The thing is, the experience over on the consoles (360 and PS3) is like comparing chalk and cheese when put next to our PC woes. Easily set up in both cases, console to decoder to headset, the sound pipes through gloriously to the headset without any of the issues found with the PC. From the off the volume controls do exactly what they are meant to do and the ‘selectable voice monitoring’ (which gives you an option to pipe through your own voice when you are talking through the mic) functionality works perfectly. If you have never played with a surround sound headset before the experience will be a shocking one, opening up facets of your gaming world that you never knew existed. The headset doesn’t suffer from the virtualisation of the surround sound either, with the directional qualities in XBL/PSN competitive matches proving themselves perfectly sufficient to give you the edge in knowing exactly where that shot/step came from. Noise isolation isn’t all it could have been in terms of sound leaking out (especially sharp gunshots, or heavy bass moments) but again, we are talking about a headset designed around home use, so as long as your partner isn’t trying to read on the sofa right next to you, you should be fine.
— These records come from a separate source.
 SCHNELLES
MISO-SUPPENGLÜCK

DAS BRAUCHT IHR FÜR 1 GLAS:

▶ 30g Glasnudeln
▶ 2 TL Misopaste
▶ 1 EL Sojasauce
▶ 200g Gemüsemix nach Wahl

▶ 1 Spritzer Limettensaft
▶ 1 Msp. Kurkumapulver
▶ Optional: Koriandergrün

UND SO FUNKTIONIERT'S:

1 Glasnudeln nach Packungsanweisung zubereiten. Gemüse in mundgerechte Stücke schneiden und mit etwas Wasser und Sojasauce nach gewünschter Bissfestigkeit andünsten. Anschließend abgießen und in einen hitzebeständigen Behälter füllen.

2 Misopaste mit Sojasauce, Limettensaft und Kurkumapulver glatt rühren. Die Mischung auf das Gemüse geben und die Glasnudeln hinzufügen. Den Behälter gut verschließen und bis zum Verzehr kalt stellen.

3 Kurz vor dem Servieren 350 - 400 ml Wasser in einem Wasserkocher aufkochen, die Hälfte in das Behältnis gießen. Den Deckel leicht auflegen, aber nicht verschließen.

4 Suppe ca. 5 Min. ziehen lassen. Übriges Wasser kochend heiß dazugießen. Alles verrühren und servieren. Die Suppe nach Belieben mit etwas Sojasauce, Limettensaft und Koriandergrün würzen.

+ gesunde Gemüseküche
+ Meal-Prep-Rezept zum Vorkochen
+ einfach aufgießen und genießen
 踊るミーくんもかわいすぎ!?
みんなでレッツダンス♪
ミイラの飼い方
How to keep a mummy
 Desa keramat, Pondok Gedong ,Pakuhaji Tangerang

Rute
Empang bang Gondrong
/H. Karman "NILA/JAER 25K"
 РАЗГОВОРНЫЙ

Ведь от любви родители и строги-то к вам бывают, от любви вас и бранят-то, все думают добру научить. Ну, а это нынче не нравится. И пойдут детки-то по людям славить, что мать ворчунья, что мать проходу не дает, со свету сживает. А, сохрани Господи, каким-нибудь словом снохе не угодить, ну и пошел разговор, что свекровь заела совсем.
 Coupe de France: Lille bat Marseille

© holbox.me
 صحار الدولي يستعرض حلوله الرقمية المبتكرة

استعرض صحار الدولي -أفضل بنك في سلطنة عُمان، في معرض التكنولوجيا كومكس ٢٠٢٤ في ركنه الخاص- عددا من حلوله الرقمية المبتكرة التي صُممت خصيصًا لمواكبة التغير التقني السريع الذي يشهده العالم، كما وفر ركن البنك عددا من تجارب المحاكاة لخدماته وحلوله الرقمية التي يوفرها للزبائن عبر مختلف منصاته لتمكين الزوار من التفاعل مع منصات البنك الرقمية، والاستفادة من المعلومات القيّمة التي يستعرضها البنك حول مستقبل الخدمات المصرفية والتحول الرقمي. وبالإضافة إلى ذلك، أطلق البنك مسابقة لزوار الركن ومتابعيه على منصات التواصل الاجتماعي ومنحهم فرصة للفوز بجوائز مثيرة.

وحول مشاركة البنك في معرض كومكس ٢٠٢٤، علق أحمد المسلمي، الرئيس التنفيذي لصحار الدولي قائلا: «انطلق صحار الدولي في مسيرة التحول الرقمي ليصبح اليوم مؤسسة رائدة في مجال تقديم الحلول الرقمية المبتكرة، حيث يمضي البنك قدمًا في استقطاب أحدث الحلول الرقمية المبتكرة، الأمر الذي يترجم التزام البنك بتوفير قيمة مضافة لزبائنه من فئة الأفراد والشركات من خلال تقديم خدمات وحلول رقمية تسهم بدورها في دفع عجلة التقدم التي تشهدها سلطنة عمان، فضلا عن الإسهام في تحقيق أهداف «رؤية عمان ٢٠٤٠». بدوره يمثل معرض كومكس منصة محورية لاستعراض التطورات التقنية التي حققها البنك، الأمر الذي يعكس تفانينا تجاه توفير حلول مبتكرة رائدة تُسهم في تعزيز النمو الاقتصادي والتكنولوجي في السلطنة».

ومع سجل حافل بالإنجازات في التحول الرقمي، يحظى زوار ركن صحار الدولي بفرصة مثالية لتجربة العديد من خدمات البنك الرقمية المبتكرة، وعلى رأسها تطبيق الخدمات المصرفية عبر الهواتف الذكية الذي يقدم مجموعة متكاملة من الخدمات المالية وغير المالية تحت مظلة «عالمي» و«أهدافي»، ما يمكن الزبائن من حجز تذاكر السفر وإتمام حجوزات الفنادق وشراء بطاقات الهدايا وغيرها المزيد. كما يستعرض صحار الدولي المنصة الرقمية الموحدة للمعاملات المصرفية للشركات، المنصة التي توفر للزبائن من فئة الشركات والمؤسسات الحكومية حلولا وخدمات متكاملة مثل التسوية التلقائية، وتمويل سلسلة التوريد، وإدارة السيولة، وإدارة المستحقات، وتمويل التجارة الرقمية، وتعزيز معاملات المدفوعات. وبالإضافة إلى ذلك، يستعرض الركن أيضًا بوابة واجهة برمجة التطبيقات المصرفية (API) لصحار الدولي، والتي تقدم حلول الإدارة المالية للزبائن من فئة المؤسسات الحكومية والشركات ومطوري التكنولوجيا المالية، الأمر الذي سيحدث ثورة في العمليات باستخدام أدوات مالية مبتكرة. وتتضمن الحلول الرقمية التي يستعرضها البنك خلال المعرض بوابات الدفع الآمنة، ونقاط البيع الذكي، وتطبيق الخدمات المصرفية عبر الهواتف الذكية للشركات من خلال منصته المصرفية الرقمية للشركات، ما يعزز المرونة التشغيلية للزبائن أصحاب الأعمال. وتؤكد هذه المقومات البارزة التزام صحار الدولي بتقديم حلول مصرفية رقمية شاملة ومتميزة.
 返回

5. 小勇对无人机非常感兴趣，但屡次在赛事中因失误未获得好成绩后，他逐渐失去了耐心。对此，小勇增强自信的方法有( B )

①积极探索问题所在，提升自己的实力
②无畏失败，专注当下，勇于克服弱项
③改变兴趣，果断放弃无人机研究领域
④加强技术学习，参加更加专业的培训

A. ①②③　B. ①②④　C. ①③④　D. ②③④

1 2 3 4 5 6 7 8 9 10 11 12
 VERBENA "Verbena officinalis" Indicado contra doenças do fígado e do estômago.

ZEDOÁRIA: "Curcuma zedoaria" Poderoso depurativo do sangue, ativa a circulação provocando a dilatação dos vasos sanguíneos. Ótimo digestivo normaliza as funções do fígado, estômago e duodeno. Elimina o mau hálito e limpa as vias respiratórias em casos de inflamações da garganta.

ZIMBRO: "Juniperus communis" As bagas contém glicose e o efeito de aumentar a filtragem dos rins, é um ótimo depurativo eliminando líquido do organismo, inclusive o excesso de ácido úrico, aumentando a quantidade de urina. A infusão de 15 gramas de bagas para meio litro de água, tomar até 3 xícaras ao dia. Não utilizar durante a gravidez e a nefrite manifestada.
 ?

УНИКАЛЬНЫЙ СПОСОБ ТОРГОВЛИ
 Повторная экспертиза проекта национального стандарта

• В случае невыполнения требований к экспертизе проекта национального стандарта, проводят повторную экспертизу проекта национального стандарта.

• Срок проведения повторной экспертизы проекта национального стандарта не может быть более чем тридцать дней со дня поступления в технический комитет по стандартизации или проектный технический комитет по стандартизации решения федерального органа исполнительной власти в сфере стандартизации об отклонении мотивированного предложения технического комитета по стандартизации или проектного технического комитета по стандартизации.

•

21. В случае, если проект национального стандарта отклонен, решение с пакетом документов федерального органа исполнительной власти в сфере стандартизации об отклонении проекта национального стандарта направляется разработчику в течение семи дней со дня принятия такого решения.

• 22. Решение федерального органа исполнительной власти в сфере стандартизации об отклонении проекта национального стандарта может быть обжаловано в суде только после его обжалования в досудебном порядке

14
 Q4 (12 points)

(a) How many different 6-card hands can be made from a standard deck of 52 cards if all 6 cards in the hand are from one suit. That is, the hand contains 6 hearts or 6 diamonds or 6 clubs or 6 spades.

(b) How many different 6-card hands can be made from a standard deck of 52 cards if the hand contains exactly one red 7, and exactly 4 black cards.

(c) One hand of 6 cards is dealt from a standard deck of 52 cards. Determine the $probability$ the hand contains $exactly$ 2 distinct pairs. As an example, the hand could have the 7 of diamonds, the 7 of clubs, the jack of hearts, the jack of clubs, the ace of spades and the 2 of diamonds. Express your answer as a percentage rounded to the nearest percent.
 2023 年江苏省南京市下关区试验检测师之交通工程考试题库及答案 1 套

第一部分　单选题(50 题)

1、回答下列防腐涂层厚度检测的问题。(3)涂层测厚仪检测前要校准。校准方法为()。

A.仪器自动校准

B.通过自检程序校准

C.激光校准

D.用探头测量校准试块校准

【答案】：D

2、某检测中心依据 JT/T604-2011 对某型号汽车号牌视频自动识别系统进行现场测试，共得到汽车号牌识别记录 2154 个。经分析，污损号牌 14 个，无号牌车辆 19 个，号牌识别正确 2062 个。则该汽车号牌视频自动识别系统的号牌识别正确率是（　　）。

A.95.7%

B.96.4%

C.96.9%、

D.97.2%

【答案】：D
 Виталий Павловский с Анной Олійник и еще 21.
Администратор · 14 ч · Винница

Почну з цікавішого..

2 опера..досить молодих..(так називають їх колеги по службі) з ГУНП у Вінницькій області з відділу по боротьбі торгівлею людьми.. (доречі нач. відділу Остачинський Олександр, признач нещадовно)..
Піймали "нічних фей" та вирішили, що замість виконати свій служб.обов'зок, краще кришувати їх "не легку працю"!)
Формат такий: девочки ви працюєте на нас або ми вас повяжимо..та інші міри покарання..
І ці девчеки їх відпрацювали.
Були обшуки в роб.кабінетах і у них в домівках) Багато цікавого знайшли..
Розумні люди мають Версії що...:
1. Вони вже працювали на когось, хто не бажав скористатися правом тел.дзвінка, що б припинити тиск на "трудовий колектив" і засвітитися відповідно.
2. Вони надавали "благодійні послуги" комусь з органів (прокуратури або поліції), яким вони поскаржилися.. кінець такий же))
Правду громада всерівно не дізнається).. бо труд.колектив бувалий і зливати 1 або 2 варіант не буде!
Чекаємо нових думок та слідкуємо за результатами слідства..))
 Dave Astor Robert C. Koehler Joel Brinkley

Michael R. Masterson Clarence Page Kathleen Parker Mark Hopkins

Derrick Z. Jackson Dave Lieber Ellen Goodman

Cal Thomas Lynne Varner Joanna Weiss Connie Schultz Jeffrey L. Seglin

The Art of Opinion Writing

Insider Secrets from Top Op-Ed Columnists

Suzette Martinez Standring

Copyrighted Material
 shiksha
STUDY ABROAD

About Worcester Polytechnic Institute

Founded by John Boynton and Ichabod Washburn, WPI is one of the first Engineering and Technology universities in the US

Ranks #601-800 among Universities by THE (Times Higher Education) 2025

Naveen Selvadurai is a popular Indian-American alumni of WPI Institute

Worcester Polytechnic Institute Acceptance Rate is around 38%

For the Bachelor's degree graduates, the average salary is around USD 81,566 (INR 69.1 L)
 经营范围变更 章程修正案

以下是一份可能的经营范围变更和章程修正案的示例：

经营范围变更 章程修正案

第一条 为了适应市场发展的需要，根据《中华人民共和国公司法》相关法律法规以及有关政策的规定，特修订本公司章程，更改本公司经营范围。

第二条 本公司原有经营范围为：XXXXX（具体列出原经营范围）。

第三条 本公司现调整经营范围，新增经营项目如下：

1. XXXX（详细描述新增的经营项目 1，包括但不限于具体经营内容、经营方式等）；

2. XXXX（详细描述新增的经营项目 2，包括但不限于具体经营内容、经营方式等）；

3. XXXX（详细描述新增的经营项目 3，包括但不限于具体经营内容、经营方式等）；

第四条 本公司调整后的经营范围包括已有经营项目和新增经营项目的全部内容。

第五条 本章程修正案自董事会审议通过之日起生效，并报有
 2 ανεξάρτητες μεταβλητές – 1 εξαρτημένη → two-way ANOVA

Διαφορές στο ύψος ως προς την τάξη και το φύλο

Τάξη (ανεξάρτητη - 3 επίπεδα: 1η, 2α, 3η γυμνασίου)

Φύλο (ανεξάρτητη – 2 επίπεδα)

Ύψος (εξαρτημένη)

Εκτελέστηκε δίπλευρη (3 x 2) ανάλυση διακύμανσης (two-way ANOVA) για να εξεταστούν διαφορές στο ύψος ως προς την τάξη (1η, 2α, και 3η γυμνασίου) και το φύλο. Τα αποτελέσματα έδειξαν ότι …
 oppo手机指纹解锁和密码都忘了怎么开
While fine from the off, there is a degree of tinkering that you can do to help the headset sound the best it can. In quiet moments (or no sound moments) you will get an audible hum through that you may not have experienced on older style stereo headsets; essentially a combination of ‘noisy’ optical output (the sound devices used in the consoles are hardly the best shielded of examples) and potentially interference from the powering of the headset, you can address this a little by modifying the volume and in some cases switching to ‘Cinema’ mode on the decoder. It’s an issue many headsets of this ilk face and so not one that should dissuade you from trying this pair. Like every pair of headphones, these will benefit from being ‘broken in’, with a standard suggestion of time being around thirty hours. Once you get there you will find clear sound with decent bass and treble ranges and good directional reproduction.
So, certainly a headset worthy of consideration, and one that has taken a step beyond the AX720 technology on which it is based. A word to the wise however – RRP looks to be heavily influenced by the associated branding, and you would be better off investing in these cans as and when the price drops by around a third. If the looks click with you, then you’ll end up with something that sounds great and looks badass – just don’t be put off when people point and smirk at the amount of light coming out of your ears.